Yuri Iosifovich Tomchak (Юрий Иосифович Томчак; born December 15, 1961, Petropavlovsk-Kamchatsky) is a Soviet and Russian figure in the internal affairs bodies, Lieutenant General of Police. Head of the Department of Internal Affairs (from 2011 – UMVD) of Omsk Oblast from 2010–2016. Since 2021, he has been the acting head of the administration of the city of Maykop.

== Biography ==
Yuri Iosifovich Tomchak was born on December 15, 1961, in the city of Petropavlovsk-Kamchatsky, RSFSR, USSR.

He began his service in the internal affairs bodies in 1982. In 1987, he graduated from the Volgograd School of Militia of the Ministry of Internal Affairs of the USSR, and in 2000, from the Academy of Management of the Ministry of Internal Affairs of Russia.

From 1996 to 2001, he headed the Department of Internal Affairs of the city of Maykop, then until 2003, the Department of Internal Affairs of the Maykop District. From 2003–2006, he was Deputy Minister of Internal Affairs of the Republic of Adygea. From 2006 to 2010, he headed the Ministry of Internal Affairs of the Kabardino-Balkarian Republic. From November 15, 2010, he was the head of the Department of the Ministry of Internal Affairs of Russia for Omsk Oblast.

By decree of the President of the Russian Federation of April 4, 2011, he was appointed head of the UMVD of Russia for Omsk Oblast. He holds the special rank of Lieutenant General of Police. He is known for reforms in personnel policy, the creation of public councils at the UMVD, and increased transparency of the department.
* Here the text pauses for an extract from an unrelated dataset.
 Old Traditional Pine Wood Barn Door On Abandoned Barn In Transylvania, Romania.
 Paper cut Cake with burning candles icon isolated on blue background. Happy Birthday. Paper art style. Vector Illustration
On June 2, 2016, he was dismissed from his post by decree of the President of the Russian Federation.

In March 2018, he was appointed Deputy Head of the Administration of the municipal formation "City of Maykop." He oversaw interaction with political parties, public associations, civil defense and emergency situations, as well as the management of special programs and the Unified Duty Dispatch Service.

Since December 2021, he has been serving as the acting head of the administration of the city of Maykop — after the detention and resignation of the previous mayor.

== Awards ==

- Departmental and state-level awards.
- Medal “100 Years of the Personnel Service of the Ministry of Internal Affairs of Russia”. .

== Incidents and public controversies ==

During Tomchak's leadership in Omsk, a number of incidents occurred involving his circle:

Dismissals for misconduct and criminal cases initiated against subordinates, including the bribery case against Colonel Sergei Klevakin. In July 2015, he was detained for receiving 4 million ₽ as a result of a scheme involving the acquisition of official housing, but in March 2016, the court acquitted him. However, three months later, the acquittal was overturned by a decision of the prosecutor's office, and then the regional court reduced the sentence to 2.5 years under the article on abuse of power.

The media reported on complaints from entrepreneurs about corruption and raiding among UMVD employees, but there were no direct accusations against Tomchak himself.

According to local press and business community feedback, his reputation remained generally positive. He maintained cooperative relations with regional authorities and business representatives, while pursuing structural reforms and promoting increased departmental openness.